More from my summer’s reading:
Aaron Starmer, The Riverman (2014). In upstate New York, near the Canadian border, Alistair Cleary lives a normal life of taking dangerous dares and avoiding nosy neighbors. Then Fiona Loomis, not yet 13, asks him to write her biography. She tells him about an alternative world called Aquavania, accessible only through a special portal, where inhabitants essentially create their ideal environments. But with one drawback: the Riverman gradually collects the children who live there — accounting for some who have disappeared from the world we know. Alistair has to decide if Fiona’s imagination has taken her too far. How could such a world exist? And yet — there are moments from Alistair’s past that suggest she might be telling the truth. Creepy and satisfying, and its ending (implying a sequel) sent me straight to Ray Bradbury’s Something Wicked This Way Comes for closure.

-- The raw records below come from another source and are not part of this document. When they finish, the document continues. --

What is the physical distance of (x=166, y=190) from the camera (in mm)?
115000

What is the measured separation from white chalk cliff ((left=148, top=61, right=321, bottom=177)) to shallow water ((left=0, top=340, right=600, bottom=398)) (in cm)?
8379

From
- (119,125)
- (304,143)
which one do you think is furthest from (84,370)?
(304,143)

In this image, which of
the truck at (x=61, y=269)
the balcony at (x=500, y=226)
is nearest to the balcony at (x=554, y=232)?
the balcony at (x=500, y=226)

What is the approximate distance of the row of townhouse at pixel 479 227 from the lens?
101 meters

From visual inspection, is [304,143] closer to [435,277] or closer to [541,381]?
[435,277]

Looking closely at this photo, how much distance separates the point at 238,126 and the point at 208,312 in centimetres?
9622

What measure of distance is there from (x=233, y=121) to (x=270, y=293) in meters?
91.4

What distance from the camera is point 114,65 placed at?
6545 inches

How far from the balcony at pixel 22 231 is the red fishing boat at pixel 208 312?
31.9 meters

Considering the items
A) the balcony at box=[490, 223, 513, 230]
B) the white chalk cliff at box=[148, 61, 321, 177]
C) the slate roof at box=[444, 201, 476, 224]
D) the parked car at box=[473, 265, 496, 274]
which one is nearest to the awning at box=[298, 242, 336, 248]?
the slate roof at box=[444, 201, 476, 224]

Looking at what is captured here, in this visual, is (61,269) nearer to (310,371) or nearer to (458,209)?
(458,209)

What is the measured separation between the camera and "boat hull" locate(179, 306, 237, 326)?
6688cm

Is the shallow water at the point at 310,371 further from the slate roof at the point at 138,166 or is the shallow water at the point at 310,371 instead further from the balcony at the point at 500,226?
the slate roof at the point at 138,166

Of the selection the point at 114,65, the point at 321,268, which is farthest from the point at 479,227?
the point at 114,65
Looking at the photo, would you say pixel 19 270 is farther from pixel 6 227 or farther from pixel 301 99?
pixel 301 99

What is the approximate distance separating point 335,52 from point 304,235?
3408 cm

Gene Luen Yang, Boxers and Saints (2013). China’s Boxer Rebellion at the turn of the 20th Century doesn’t strike me as food for YA lit, yet Yang has created two graphic novels set in this turbulent period of China’s history that grabbed me by the neck and dragged me through relentlessly searing scenes. During the waning years of the Qing Dynasty, missionaries and other Europeans arrive in China, bringing the religion and opium that threaten to destroy local culture and political stability. In the first volume, Little Bao, incensed by the missionaries’ destructive practices, leaves his village to lead the Boxer Rebellion, and in the second, Four-Girl abandons her cruel family to help a missionary set up a church. Mystical elements abound: Chinese gods and heroes help Little Bao and his army, and Joan of Arc inspires Four-Girl to seek the will of God. Bao and Four-Girl cross paths a couple of times, seemingly to no one’s benefit. Yang doesn’t gloss over the violent atrocities perpetrated by both sides — massacres abound, and the muted colors of his drawings are often splashed with blood. Read Boxers first, for the fullest impact.

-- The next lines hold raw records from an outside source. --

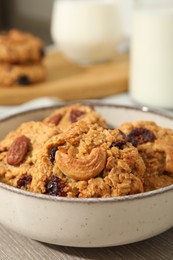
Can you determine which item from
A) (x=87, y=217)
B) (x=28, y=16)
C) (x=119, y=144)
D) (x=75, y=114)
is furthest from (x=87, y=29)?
(x=28, y=16)

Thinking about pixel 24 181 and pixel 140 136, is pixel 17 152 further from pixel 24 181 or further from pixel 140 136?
pixel 140 136

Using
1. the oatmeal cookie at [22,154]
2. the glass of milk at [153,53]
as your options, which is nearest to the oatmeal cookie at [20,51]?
the glass of milk at [153,53]

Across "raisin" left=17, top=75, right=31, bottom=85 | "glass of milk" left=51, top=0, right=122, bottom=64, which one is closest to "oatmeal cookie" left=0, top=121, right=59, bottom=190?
"raisin" left=17, top=75, right=31, bottom=85

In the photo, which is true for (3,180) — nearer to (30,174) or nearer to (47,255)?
(30,174)

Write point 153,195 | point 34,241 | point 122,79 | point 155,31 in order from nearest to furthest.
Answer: point 153,195 → point 34,241 → point 155,31 → point 122,79

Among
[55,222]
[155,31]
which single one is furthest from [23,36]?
[55,222]

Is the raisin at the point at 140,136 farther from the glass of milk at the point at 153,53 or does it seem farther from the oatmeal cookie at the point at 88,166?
the glass of milk at the point at 153,53

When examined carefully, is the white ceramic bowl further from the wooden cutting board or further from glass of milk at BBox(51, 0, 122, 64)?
glass of milk at BBox(51, 0, 122, 64)
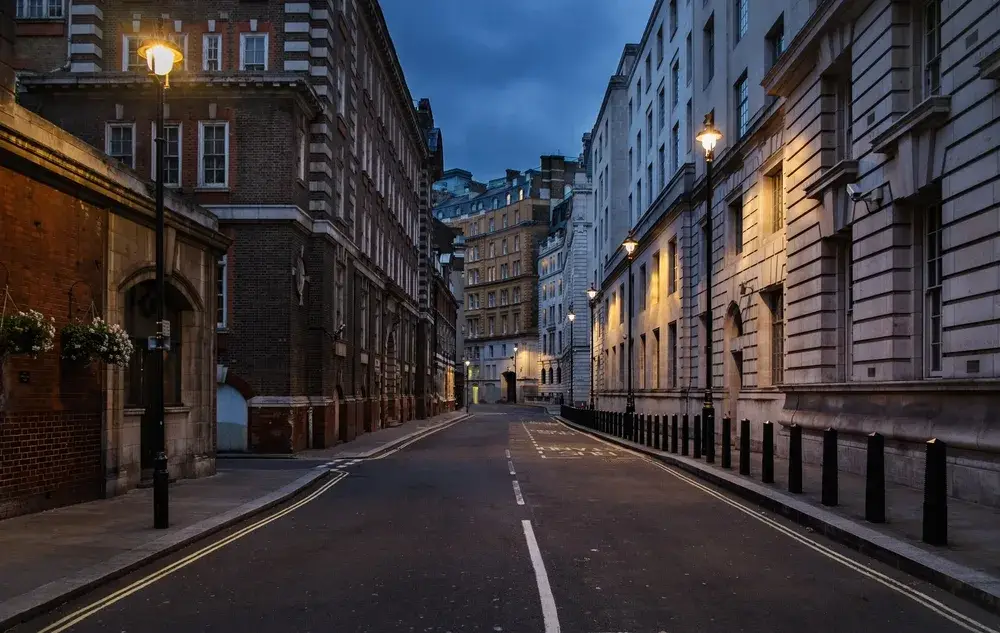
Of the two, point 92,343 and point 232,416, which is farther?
point 232,416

Joan Aiken, The Monkey’s Wedding and Other Stories (2011). I don’t know how I missed growing up with Joan Aiken’s stories, but I’m happy to have discovered her at last. The stories in this collection date from as early as 1956, and several are published here for the first time. With a mixture of reality and fantasy (a gift of a mermaid causes friction, visions of octopi haunt a character), Aiken explores marriage, family relationships, independence, and regrets. Her language never fails to amuse. One woman has “a flat, square face like the back end of a tin loaf”. Mice approach a character “with caution … but with dignity, pausing at her slightest movement, putting their heads together as if they conferred, and then nimbling on again.” Nimbling! A quick peek at the OED shows Aiken didn’t invent this word, and serves only to underscore her amazing vocabulary. It perfectly describes what mice do, and now I need to write something in which I can use that word. One more thing: remember all those writers’ advice columns that tell us to eschew the adjective and adverb? Well, take a look at this sentence: “An aged Ford, lurching through the early winter dusk, which was partly mist, brought him to a large red-brick house, set baldly in the middle of a field.” Take out the five words I underlined (nearly 20% of the sentence) and you’re left with writing that limps along. Keep them, and the image to illustrate this page is in your head.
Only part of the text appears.